It feels so good to get the gardens all cleaned up. I still need to cut back the grasses, but will wait for warmer weather. It's been a cold and gray spring -- it snowed but didn't stick yesterday and today is all of 39 degrees for a high. The rain and snow bring good moisture for the soil, but it's a grim and chilly season so far.

And yet greenery is showing at ground level. Tulips are coming up. I was anxious to get the smothering leaves off of the emerging plants sooner rather than later, so that's done.

Now Coates has to come to fertilize -- still waiting on that. Last year they came March 14.


March 16
Rock Stream and Waterfall
Here's an idea: fill the downsloping gray gravel area between the mulched birdbath garden and the flagstone walkway with river rocks, ending in a little drop off that mimics a waterfall.


At the waterfall, arrange some boulders to contain the drop, and then position the rocks to look like a swirl. I love this idea.

Could I carry this off?


February 24
Creeping Thyme
The Pink Chintz thyme has spread under the birdbath and I can dig some of it up around the spreading edges and redistribute it to patchy areas. There's enough to transplant some to the corner of the front portal where the red rock edging doesn't meet the corner.


That spot has always been unresolved, and I had a brown pot there for a while. If I add a tiny curve from the edging to the corner it ties together. The pink flowers in spring will go with the vivid blue ajuga and perhaps might be in bloom still when the pink Dark Towers penstemons come out.


February 21
Impulse Buys
I want to edit down my gardens, and don't need new perennials anywhere. But I impulse bought a few from High Country Gardens.

The Veronica oltensis and the blackfoot daisies are to add a little to where I have them already. The speedwell and the daisies are doing well, I just want a few more.

The additional red flowered lambsears will be kept in pots. I only have one, possibly two of these pretty plants that are growing well. The others I tried all died as tiny transplants. I'll grow these on for a season or two and then see where to put them.

October Daphne sedum will replace the Neon sedum in the driveway strip. It will arch over the edge, and when I grew it in CT I liked it. It's not so garish bright as the sedum there now.

Electric Blue penstemon is tiny, very bright blue. Just an experiment. No idea whereto put it. 

The dwarf goldenrod is similar to the little one at the front door. I'll put this one in the birdbath garden, maybe replace the Little Bunny grass that hasn't grown at all.

Or, plant it in the kitchen courtyard to replace the declining (short lived) chamomile?)


February 18
Skyrocket Juniper
I'm not happy with the skyrocket juniper by the fence. I thought Skyrocket was synonymous with Blue Arrow, and would be very blue and very narrow and densely upright. 

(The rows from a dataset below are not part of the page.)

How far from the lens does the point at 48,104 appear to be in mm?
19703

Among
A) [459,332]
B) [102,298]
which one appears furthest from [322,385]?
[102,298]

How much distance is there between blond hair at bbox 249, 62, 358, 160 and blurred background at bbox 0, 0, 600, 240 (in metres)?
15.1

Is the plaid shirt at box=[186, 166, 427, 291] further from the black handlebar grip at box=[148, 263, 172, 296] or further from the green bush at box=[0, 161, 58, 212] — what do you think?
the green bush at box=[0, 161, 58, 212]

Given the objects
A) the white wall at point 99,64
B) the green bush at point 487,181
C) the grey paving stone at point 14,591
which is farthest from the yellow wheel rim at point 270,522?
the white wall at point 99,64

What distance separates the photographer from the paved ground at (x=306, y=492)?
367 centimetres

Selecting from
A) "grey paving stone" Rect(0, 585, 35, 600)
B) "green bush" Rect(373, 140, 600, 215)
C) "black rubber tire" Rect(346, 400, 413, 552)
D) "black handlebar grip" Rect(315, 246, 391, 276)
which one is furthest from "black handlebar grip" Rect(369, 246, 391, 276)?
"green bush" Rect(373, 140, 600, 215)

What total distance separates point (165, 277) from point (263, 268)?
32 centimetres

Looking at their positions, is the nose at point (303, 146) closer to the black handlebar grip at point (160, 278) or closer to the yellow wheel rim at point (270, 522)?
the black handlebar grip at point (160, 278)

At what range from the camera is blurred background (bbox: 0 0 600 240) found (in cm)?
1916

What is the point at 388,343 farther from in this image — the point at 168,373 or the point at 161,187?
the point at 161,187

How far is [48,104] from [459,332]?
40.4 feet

     ⌃ This is what I have vs. . . . .     what I thought it would look like

But I did note in my plant profile that the images I found were all over the place, and Skyrocket appeared wider and a different shape than Blue Arrow.

This article makes a detailed comparison of the two, and the Skyrocket is wider and grows faster than Blue Arrow. So it's not actually what I expected.

I like having something solid to look at out the bedroom slider door, and I like how a tree there complements the metal peacock and brown urn in a composed threesome framed by the slider.


But that juniper is ugly. Too sprawly, not very blue or green in winter, and too open and ungainly.

It has a good tall leader and is gaining some height, but it is sparse and unbranched on the back side. I am tying some of the rear branches over to the vine on the fence

In Greg's garden the Blue Arrow junipers we got him were much denser and very upright and quite nice. 
They were fully branched on the back side against the fence, unlike mine.

He took them out when they got too bushy and put in very narrow, tall Taylor junipers. (I think the skinny limbed-up dense juniper leaning by my garage door is a Taylor juniperus scopularum, by the way.)

In the years the Blue Arrow junipers were growing in his garden they looked nothing like my spindly, wide Skyrocket.

I only have seven feet from the fence to the deck to work with, and I still want to walk by between the deck and the tree.

The spot at my vine covered fence is a focal point from inside the bedroom and when you enter from the gate looking down the yard toward the deck.

It needs a stronger, more attractive accent there.


February 7
Plant Orders
I wanted to go to the gym or out for a walk today, I'm feeling so stiff and really need exercise. 

I even got dressed to go to the gym, but then it snowed, sleeted a bit and on top of that my cough is lingering and annoying to anyone around me and exhausting physically.

So I stayed in and ordered plants.

Here's my Whiteflower Farm order, all annuals.

> A red gomphrena to go in the pot in the corner of the patio, with the Sapphire Indigo bush clematis. 

That combination worked well last year, and the gomphrena is just a sturdy, eye catching plant.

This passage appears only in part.